═══ Dataset records
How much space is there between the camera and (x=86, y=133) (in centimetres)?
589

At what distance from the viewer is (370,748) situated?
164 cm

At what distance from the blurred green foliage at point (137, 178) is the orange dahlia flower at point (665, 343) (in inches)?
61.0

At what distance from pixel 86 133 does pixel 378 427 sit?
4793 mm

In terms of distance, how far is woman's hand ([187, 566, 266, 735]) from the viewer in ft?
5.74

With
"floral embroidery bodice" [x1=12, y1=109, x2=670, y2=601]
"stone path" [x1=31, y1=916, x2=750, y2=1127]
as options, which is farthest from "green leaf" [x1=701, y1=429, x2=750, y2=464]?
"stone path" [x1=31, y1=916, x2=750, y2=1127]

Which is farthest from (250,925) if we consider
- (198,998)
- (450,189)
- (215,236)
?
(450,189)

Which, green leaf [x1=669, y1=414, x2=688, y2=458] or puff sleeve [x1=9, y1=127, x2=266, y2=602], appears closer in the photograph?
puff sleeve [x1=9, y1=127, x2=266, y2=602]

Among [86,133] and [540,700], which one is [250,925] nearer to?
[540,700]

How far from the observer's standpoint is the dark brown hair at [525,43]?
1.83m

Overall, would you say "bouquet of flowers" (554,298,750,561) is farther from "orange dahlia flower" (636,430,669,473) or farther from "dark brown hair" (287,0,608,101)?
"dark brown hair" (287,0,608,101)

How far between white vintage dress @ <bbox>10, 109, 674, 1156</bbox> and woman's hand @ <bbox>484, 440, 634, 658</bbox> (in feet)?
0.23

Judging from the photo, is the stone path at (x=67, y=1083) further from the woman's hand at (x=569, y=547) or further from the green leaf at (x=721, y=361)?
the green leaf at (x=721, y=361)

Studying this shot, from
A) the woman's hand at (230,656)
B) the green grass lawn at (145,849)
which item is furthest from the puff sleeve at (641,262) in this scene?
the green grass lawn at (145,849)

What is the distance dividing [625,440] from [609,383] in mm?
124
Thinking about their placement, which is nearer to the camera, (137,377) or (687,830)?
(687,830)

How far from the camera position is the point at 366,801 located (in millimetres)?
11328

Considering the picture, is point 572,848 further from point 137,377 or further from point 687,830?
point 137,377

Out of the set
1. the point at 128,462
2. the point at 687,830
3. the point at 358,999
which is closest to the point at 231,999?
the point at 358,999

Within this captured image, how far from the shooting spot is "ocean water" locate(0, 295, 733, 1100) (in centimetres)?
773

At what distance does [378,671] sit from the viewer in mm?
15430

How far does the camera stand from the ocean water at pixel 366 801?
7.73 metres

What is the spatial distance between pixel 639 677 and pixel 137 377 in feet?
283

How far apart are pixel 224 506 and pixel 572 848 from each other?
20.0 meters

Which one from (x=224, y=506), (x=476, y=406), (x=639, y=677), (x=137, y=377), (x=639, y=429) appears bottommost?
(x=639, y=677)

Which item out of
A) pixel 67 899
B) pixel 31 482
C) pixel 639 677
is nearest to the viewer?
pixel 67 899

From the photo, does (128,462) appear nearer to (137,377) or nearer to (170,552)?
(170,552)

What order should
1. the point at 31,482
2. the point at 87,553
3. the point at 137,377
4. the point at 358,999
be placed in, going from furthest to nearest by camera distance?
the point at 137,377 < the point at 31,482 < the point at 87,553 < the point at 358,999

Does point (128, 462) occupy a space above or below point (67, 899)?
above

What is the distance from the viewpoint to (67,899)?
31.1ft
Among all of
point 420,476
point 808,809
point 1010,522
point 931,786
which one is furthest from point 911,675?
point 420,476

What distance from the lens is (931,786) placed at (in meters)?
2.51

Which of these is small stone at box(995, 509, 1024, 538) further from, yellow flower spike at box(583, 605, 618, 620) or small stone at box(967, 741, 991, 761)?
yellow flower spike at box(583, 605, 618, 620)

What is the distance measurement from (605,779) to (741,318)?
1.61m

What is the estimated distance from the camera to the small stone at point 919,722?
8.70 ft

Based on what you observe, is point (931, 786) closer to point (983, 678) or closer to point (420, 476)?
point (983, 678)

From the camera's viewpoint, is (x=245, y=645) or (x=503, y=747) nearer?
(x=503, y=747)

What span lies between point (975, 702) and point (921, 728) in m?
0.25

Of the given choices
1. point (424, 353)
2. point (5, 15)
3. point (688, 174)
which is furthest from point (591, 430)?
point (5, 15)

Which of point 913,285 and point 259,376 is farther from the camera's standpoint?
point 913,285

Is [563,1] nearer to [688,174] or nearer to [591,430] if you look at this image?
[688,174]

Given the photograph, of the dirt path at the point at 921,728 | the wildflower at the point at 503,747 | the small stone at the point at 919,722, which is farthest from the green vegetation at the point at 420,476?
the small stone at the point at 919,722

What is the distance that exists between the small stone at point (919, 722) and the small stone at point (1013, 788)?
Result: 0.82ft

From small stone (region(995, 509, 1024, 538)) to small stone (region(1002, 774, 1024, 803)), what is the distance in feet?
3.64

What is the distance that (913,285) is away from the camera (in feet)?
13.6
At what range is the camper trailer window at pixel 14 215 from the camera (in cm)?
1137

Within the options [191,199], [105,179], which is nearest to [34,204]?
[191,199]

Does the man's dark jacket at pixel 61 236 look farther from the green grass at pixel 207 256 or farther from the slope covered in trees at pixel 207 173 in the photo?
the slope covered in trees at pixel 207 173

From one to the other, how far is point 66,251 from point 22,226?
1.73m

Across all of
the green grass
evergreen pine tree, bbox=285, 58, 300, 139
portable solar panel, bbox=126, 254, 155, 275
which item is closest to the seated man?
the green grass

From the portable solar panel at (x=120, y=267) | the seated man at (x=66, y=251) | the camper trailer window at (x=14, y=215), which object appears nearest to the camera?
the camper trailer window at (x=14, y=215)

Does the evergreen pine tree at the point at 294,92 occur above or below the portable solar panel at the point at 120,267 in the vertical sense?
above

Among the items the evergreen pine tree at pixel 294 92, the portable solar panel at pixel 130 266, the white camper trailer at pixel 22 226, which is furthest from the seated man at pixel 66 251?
══════
### Requirements
Could you rewrite all of the lines above with "seated man" swapped for "seated person" and everything else left unchanged?

### Exercise output
How much space is there between the camera and (x=86, y=133) (in centimetres)?
589

At what distance from the viewer is (370,748) situated?
164 cm

At what distance from the blurred green foliage at point (137, 178) is the orange dahlia flower at point (665, 343) (in inches)?
61.0

At what distance from pixel 86 133 does pixel 378 427 sit?
4793 mm

In terms of distance, how far is woman's hand ([187, 566, 266, 735]) from the viewer in ft?
5.74

With
"floral embroidery bodice" [x1=12, y1=109, x2=670, y2=601]
"stone path" [x1=31, y1=916, x2=750, y2=1127]
as options, which is farthest from "green leaf" [x1=701, y1=429, x2=750, y2=464]?
"stone path" [x1=31, y1=916, x2=750, y2=1127]

Which is farthest from (250,925) if we consider
- (198,998)
- (450,189)
- (215,236)
?
(450,189)

Which, green leaf [x1=669, y1=414, x2=688, y2=458] or puff sleeve [x1=9, y1=127, x2=266, y2=602], appears closer in the photograph?
puff sleeve [x1=9, y1=127, x2=266, y2=602]

Among [86,133] and [540,700], which one is [250,925] nearer to?
[540,700]

How far from the observer's standpoint is the dark brown hair at [525,43]?
1.83m

Overall, would you say "bouquet of flowers" (554,298,750,561) is farther from "orange dahlia flower" (636,430,669,473) or farther from "dark brown hair" (287,0,608,101)?
"dark brown hair" (287,0,608,101)

How far between white vintage dress @ <bbox>10, 109, 674, 1156</bbox> and woman's hand @ <bbox>484, 440, 634, 658</bbox> (in feet)?
0.23

Judging from the photo, is the stone path at (x=67, y=1083) further from the woman's hand at (x=569, y=547) or further from the green leaf at (x=721, y=361)?
the green leaf at (x=721, y=361)

Studying this shot, from
A) the woman's hand at (230,656)
B) the green grass lawn at (145,849)
which item is furthest from the puff sleeve at (641,262) in this scene?
the green grass lawn at (145,849)

What is the distance dividing [625,440] from [609,383] in mm?
124
Thinking about their placement, which is nearer to the camera, (137,377) or (687,830)?
(687,830)

How far from the camera position is the point at 366,801 located (in millimetres)?
11328

Considering the picture, is point 572,848 further from point 137,377 or further from point 687,830?
point 137,377

Out of the set
1. the point at 128,462
2. the point at 687,830
3. the point at 358,999
which is closest to the point at 231,999?
the point at 358,999

Within this captured image, how far from the shooting spot is "ocean water" locate(0, 295, 733, 1100) (in centimetres)?
773

At what distance does [378,671] sit from the viewer in mm?
15430

How far does the camera stand from the ocean water at pixel 366 801?
7.73 metres

What is the spatial distance between pixel 639 677 and pixel 137 377 in feet?
283

How far apart are pixel 224 506 and pixel 572 848 from each other?
20.0 meters

Which one from (x=224, y=506), (x=476, y=406), (x=639, y=677), (x=137, y=377), (x=639, y=429) appears bottommost?
(x=639, y=677)

Which item out of
A) pixel 67 899
B) pixel 31 482
C) pixel 639 677
is nearest to the viewer?
pixel 67 899

From the photo, does (128,462) appear nearer to (137,377) or nearer to (170,552)?
(170,552)

What order should
1. the point at 31,482
2. the point at 87,553
3. the point at 137,377
4. the point at 358,999
be placed in, going from furthest to nearest by camera distance?
the point at 137,377 < the point at 31,482 < the point at 87,553 < the point at 358,999

Does point (128, 462) occupy a space above or below point (67, 899)?
above

What is the distance from the viewpoint to (67,899)?
31.1ft
Among all of
point 420,476
point 808,809
point 1010,522
point 931,786
which one is furthest from point 911,675?
point 420,476

What distance from the lens is (931,786) placed at (in meters)?
2.51

Which of these is small stone at box(995, 509, 1024, 538) further from, yellow flower spike at box(583, 605, 618, 620) or small stone at box(967, 741, 991, 761)?
yellow flower spike at box(583, 605, 618, 620)

What is the distance measurement from (605,779) to (741,318)?
1.61m

What is the estimated distance from the camera to the small stone at point 919,722?
8.70 ft

Based on what you observe, is point (931, 786) closer to point (983, 678) or closer to point (420, 476)?
point (983, 678)

From the camera's viewpoint, is (x=245, y=645) or (x=503, y=747) nearer?
(x=503, y=747)

What span lies between point (975, 702) and point (921, 728) in m?
0.25

Of the given choices
1. point (424, 353)
2. point (5, 15)
3. point (688, 174)
which is furthest from point (591, 430)?
point (5, 15)

Which of point 913,285 and point 259,376 is farther from the camera's standpoint?
point 913,285

Is [563,1] nearer to [688,174] or nearer to [591,430] if you look at this image?
[688,174]

Given the photograph, of the dirt path at the point at 921,728 | the wildflower at the point at 503,747 | the small stone at the point at 919,722, which is farthest from the green vegetation at the point at 420,476?
the small stone at the point at 919,722

What is the distance that exists between the small stone at point (919, 722) and the small stone at point (1013, 788)?
Result: 0.82ft

From small stone (region(995, 509, 1024, 538)) to small stone (region(1002, 774, 1024, 803)), what is the distance in feet?
3.64

What is the distance that (913,285) is away from the camera (in feet)?
13.6
At what range is the camper trailer window at pixel 14 215 from the camera (in cm)?
1137

Within the options [191,199], [105,179], which is nearest to [34,204]?
[191,199]

Does the man's dark jacket at pixel 61 236 look farther from the green grass at pixel 207 256 or farther from the slope covered in trees at pixel 207 173 in the photo?
the slope covered in trees at pixel 207 173

From one to the other, how far is point 66,251 from point 22,226?
1.73m

Across all of
the green grass
evergreen pine tree, bbox=285, 58, 300, 139
portable solar panel, bbox=126, 254, 155, 275
which item is closest to the seated person?
the green grass

From the portable solar panel at (x=120, y=267) | the seated person at (x=66, y=251) | the camper trailer window at (x=14, y=215), which object appears nearest to the camera?
the camper trailer window at (x=14, y=215)

Does the evergreen pine tree at the point at 294,92 occur above or below the portable solar panel at the point at 120,267 in the vertical sense?
above

Among the items the evergreen pine tree at pixel 294 92, the portable solar panel at pixel 130 266, the white camper trailer at pixel 22 226, which is furthest from the seated person at pixel 66 251?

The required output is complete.